### Document segment ###

Written by Editorial Team

Adult children squeeze parents for mortgage and debt help

29 February 2008 / by Joy Tibbs
According to Abbey Mortgages, parents are now spending more time and money helping their adult children get a foot on the property ladder.

Scottish Widows backs this up with research suggesting that many parents are sacrificing £67 billion of savings and potential retirement income to support children financially.

Research from Abbey Mortgages shows that parents in the UK have collectively spent more than £27 billion to enable their children to buy their first home. One in seven first-time buyers receive some form of subsidy from parents and the lender found that, on average, children receive £5,874 towards getting their first mortgage and their first property.

It also showed that parents spend an average of 17.8 hours helping their children to find the right first property and more than 22.5 hours giving them a hand with the move. One in 16 first-time buyers borrows money from parents, with the average loan totalling £19,619.

Head of Abbey Mortgages, Nici Audhlam-Gardiner, comments: “Buying a first property is an incredibly exciting experience and understandably most parents want to share in this milestone.

“Because house prices have increased so much over the past few years, buying that first home is also a bigger and more daunting investment than it was for the previous generation so guidance is undoubtedly needed.”

Those in London and the south east are given the most help at £6,485 on average, followed by children in the north of England, who receive £6,760. Children in Scotland were given the least financial help, with just £2,825 on average.

###

**Exercise objective**:
Please write the next part of the article on parents helping their adult children buy a first home, starting after its last sentence. The data that comes next is from a separate source.

### Given entries ###

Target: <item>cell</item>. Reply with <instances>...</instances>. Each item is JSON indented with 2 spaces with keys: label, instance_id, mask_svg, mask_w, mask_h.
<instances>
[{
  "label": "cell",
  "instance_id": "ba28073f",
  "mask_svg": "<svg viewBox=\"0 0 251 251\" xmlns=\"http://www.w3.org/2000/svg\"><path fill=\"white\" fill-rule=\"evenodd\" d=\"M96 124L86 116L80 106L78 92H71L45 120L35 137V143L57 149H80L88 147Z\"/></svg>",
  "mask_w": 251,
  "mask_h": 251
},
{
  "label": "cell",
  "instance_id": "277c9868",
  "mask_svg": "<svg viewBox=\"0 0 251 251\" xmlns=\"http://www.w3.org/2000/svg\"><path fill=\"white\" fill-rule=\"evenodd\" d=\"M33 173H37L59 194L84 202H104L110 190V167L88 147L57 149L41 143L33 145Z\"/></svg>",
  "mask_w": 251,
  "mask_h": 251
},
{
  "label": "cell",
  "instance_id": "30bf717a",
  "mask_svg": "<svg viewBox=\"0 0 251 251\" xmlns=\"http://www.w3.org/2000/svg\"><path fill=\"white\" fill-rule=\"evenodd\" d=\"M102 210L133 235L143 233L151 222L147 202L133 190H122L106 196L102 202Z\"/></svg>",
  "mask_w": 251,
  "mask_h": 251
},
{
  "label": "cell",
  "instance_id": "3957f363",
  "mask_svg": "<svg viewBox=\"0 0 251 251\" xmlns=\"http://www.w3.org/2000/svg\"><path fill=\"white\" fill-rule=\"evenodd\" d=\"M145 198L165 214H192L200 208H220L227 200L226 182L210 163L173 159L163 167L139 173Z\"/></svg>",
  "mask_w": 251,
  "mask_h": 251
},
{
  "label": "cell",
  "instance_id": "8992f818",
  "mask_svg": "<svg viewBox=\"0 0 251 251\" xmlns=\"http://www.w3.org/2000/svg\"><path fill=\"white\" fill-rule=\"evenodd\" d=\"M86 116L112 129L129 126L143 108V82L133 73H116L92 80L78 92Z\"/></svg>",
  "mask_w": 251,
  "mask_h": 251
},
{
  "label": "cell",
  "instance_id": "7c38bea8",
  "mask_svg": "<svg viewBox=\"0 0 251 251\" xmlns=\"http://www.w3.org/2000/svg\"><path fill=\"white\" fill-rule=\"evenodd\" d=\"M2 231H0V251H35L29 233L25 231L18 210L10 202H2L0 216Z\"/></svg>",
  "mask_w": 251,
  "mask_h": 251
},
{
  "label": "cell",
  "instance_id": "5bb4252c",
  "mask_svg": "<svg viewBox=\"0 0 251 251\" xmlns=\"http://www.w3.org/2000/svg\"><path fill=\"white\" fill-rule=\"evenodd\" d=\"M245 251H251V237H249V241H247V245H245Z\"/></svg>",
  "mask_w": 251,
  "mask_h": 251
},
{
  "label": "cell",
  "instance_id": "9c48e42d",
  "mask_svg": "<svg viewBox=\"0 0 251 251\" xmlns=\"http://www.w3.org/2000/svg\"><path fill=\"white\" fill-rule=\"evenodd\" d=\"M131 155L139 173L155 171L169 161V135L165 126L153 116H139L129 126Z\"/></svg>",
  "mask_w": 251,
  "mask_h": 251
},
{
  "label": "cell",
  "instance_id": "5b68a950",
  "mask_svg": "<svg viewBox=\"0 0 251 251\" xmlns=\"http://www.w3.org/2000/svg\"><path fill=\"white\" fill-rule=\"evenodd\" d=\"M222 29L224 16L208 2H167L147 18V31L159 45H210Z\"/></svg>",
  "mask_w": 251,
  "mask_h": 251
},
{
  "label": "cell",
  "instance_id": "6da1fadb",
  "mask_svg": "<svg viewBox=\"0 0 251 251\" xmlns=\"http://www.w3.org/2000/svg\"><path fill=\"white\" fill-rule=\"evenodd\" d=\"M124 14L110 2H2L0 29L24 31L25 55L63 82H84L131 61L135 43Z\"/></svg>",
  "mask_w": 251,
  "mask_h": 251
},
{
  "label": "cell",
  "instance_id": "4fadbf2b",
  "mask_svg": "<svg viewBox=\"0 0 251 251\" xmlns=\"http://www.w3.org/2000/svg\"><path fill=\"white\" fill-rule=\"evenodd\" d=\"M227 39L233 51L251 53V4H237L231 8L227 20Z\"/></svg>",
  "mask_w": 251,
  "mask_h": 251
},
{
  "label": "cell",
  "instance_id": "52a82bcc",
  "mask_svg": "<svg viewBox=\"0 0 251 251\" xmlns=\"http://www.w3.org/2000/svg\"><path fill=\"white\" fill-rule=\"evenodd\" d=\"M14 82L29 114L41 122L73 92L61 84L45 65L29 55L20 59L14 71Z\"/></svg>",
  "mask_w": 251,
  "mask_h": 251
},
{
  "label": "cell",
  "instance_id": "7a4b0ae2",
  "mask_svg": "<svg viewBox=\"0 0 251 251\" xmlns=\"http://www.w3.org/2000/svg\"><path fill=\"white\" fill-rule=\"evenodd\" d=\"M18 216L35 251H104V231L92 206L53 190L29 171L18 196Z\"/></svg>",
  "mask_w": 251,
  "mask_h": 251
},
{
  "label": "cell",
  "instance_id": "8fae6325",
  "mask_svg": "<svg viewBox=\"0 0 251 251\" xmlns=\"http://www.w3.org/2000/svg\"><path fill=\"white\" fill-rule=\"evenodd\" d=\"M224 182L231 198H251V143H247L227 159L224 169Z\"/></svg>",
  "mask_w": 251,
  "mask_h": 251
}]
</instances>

###

**Task result**:
A study from Scottish Widows also shows that parents are using savings to bail out children and grandchildren. It found that 42 per cent of adult children have been given handouts to pay off debts and the average amount given to children was £12,610, totalling £67 billion collectively.

The annual Savings and Investment report reveals that 36 per cent of parents who have parted with cash had planned to use it to subsidise pension income. Worryingly, 55 per cent of parents claimed to have given or loaned their children or grandchildren thousands of pounds compared with just 39 per cent last year.

Savings expert Anne Young comments: “It seems that although people could well be tightening the purse strings at a time when the credit crunch could affect finances, adult children are still managing to extract what they can from Mum and Dad.

“Both the amount of money given and the number of children ‘sapping’ has increased in the last year, to the extent that the overall Sap Fund is well in excess of £60 billion. That’s a significant amount, and the glaring hole in parents’ finances needs to be replaced, or prepared for in the first instance, as the problem is clearly not going to go away!”